Novel drug holds promise for therapy-resistant breast cancer

Ganesh Raj

New York–Researchers including one of Indian-origin have shown that a first-in-class drug could prevent breast cancer growth when traditional therapies stop working.

First-in-class drugs are drugs that work by a unique mechanism, in this case a molecule that targets a protein on the estrogen receptor of tumour cells.

The potential drug offers hope for patients whose breast cancer has become resistant to traditional therapies.

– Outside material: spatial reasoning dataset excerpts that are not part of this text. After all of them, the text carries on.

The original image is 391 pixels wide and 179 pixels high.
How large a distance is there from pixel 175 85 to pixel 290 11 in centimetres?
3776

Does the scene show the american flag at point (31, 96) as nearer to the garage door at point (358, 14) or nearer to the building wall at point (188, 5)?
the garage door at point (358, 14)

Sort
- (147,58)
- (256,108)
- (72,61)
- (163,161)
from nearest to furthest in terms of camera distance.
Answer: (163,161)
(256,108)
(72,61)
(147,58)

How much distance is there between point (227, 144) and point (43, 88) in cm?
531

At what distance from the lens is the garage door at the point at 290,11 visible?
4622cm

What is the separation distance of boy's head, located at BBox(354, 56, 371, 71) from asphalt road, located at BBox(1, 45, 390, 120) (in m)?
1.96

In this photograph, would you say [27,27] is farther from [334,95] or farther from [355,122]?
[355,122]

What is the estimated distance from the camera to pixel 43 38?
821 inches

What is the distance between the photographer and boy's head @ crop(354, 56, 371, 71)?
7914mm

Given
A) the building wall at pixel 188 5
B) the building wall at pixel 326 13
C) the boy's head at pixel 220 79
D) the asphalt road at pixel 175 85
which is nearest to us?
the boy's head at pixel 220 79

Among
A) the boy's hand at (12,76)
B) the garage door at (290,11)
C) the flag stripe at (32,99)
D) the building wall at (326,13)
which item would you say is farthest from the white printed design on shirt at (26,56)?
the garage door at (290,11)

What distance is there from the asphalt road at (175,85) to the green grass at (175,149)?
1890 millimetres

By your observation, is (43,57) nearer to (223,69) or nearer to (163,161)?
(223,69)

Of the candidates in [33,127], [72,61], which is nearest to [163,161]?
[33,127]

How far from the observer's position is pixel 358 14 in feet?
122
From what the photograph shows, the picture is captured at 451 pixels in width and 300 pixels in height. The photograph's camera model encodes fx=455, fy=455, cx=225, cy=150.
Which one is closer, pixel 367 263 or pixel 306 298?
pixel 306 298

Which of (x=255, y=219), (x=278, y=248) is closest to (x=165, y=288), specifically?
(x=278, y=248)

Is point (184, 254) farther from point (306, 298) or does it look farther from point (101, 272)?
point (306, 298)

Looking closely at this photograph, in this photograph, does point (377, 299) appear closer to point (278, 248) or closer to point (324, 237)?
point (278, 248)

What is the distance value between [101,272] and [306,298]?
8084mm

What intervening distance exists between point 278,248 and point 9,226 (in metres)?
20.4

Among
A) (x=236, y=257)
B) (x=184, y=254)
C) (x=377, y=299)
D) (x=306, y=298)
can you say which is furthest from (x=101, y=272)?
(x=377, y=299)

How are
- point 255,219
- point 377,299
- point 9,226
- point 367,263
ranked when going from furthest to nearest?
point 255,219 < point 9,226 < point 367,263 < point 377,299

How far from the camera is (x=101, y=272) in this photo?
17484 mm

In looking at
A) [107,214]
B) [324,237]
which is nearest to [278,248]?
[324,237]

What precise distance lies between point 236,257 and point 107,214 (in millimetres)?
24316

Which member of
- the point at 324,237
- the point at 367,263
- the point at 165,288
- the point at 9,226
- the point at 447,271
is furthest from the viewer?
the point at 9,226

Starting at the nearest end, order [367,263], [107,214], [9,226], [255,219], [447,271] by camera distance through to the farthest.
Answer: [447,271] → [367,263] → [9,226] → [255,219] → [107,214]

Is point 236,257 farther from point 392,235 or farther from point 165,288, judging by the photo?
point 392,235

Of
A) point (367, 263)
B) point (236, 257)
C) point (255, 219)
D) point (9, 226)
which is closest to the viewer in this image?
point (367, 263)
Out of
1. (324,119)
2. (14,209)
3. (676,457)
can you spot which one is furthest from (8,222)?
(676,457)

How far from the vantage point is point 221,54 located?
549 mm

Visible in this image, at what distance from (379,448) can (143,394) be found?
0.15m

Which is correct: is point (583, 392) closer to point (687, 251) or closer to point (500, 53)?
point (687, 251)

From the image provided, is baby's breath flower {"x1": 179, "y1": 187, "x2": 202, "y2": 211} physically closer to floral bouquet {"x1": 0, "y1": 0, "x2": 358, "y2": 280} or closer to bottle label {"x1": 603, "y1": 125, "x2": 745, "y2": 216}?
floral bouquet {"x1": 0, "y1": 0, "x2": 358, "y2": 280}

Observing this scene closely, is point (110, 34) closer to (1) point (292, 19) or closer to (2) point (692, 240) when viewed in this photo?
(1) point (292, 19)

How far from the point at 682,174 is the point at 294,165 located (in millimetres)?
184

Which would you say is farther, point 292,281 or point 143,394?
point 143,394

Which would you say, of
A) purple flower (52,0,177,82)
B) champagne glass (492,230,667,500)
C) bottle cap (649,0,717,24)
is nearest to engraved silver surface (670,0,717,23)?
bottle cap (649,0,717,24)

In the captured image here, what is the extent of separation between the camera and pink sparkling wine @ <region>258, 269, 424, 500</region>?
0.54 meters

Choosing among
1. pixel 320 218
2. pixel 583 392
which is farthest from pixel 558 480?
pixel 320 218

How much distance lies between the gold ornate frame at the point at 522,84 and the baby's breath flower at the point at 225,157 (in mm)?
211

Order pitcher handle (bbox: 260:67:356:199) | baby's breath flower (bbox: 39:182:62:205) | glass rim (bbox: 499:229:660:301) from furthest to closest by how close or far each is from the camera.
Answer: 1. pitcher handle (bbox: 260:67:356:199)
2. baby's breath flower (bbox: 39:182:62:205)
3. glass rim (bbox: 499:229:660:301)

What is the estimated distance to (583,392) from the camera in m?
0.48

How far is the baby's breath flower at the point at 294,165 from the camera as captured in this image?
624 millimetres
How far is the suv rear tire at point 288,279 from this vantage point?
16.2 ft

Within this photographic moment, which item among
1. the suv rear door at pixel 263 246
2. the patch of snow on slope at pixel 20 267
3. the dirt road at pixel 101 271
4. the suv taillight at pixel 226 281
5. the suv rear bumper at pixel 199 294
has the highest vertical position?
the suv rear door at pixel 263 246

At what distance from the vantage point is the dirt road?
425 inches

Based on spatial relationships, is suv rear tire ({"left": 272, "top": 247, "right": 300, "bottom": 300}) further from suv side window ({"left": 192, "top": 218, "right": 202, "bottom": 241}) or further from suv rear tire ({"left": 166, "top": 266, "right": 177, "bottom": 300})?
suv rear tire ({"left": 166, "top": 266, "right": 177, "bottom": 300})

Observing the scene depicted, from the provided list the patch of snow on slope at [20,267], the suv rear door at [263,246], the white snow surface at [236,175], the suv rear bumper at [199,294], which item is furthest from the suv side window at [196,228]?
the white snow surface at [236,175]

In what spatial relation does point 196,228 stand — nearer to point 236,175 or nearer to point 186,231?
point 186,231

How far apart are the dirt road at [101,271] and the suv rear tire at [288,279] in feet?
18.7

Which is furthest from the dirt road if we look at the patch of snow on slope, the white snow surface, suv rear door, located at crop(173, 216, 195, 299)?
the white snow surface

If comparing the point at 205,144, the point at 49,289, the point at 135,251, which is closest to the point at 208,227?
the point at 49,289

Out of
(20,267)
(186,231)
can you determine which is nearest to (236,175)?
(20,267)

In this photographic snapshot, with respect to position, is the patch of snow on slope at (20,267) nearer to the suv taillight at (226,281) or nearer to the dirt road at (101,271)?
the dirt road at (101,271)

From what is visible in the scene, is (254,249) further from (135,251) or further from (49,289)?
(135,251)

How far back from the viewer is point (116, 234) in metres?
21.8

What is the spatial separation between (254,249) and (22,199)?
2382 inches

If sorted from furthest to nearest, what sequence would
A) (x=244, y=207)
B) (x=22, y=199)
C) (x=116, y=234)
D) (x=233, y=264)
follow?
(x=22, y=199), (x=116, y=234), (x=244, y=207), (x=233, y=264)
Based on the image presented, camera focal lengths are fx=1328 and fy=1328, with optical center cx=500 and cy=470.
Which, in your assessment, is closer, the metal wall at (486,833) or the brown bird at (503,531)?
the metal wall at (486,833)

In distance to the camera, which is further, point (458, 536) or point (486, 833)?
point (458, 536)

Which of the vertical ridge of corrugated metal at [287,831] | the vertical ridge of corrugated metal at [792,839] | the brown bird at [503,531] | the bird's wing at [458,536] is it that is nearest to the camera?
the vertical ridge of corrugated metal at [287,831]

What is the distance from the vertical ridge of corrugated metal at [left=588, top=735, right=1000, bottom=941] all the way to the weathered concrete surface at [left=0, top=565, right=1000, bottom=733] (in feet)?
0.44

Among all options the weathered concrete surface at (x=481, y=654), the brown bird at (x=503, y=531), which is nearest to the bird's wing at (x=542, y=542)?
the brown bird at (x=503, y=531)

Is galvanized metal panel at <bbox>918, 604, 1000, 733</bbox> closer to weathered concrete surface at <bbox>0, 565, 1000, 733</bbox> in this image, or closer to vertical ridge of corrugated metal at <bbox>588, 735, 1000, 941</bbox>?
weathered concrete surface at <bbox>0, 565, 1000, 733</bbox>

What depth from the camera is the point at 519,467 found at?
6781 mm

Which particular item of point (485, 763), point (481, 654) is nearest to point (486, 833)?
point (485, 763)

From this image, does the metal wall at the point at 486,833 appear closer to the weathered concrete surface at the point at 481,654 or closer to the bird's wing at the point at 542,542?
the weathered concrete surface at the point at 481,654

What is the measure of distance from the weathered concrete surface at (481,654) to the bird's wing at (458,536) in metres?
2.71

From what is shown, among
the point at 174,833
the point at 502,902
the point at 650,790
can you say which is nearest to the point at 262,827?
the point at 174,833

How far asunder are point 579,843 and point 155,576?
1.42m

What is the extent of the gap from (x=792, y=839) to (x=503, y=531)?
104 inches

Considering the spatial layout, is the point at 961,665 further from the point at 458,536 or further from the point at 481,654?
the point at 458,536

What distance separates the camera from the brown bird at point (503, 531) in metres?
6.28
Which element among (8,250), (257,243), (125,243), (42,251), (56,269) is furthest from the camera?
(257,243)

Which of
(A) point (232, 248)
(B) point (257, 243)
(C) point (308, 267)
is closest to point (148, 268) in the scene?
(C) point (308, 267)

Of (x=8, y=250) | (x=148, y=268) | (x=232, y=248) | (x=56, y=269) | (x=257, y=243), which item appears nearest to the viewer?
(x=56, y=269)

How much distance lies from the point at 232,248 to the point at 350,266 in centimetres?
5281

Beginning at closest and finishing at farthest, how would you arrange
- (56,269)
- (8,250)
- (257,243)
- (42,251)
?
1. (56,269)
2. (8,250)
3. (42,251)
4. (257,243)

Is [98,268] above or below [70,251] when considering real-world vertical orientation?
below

“This is a fundamentally different, new class of agents for estrogen-receptor-positive breast cancer,” said Ganesh Raj, Professor of Urology and Pharmacology at the University of Texas Southwestern Medical Center in the US.

Ganesh Raj

“Its unique mechanism of action overcomes the limitations of current therapies,” Raj said.

All breast cancers are tested to determine if they require estrogen to grow and about 80 per cent are found to be estrogen-sensitive.

These cancers can often be effectively treated with hormone therapy, such as tamoxifen, but as many as a third of these cancers eventually become resistant.

The new compound, detailed online in the journal eLife, is a potential highly effective, next-line treatment for these patients, said Raj.

The new molecule, dubbed ERX-11, mimics a peptide, or protein building block, and works by blocking other molecules. So far, it has been tested in mice and in cancer cells removed from patients and works well in both models, and there have been no signs of toxicity in the tests.

If successfully translated to a human therapy, another advantage of ERX-11 is that it could be taken orally by patients, rather than as an infusion.

The team is hoping to get a clinical trial under way in about a year, Raj said.

The notion of blocking protein co-factors has implications for treatment of other cancers as well.

“This could be a first-line breast cancer therapy down the line. It could even lead to new treatments for other hormone-sensitive cancers. For now, it offers hope for women with estrogen-sensitive breast cancer for whom conventional therapies fail,” Raj said.